------ SUPPLIED DATA ------

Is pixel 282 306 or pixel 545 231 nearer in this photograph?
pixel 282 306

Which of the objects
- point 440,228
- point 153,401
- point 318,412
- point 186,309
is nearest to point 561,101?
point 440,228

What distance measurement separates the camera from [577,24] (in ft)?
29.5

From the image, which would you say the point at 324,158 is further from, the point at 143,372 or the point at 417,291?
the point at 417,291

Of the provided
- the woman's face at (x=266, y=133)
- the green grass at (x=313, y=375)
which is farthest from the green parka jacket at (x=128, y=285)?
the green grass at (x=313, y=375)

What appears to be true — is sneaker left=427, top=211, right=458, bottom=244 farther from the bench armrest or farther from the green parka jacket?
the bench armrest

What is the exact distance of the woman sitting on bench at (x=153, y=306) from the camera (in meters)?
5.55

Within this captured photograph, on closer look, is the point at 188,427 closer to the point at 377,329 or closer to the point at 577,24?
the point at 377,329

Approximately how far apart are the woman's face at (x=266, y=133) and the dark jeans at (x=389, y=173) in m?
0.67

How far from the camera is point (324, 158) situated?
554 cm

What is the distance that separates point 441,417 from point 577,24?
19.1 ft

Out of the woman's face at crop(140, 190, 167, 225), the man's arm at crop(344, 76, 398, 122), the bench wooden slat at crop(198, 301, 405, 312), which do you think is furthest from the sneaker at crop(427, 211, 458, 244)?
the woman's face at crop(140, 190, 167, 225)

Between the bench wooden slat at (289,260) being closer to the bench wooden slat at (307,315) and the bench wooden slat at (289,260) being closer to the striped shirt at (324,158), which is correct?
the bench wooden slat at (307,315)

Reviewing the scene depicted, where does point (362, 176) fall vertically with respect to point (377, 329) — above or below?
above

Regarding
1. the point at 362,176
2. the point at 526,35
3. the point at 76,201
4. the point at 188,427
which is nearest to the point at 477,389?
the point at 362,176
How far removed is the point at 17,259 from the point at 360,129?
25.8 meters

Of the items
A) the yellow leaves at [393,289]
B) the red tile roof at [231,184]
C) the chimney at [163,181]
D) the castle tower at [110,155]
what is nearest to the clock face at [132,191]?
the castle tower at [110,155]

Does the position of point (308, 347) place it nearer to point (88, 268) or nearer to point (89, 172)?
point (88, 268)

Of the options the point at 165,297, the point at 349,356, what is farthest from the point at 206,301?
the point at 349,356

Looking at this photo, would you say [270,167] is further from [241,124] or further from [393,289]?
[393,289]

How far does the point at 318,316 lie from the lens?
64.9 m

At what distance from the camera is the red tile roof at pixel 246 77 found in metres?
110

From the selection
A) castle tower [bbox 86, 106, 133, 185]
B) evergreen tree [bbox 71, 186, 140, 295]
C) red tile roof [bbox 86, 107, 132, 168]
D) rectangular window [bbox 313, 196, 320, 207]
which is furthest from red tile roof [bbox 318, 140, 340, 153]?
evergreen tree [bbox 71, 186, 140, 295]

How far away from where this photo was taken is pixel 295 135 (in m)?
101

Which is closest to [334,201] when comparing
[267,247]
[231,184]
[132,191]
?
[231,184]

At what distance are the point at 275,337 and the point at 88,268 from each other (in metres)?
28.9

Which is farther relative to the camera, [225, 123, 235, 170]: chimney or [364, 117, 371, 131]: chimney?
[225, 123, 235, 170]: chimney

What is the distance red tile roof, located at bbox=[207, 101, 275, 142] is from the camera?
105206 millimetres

------

**TASK STATEMENT:** Could you write out everything from the line containing "What is the distance red" down to the end of the records again, requests included, scaling each distance in the answers by 0.8 and rounding it to a whole number with halves rounded up?

**EXPECTED OUTPUT:**
What is the distance red tile roof, located at bbox=[207, 101, 275, 142] is from the camera?
84165 millimetres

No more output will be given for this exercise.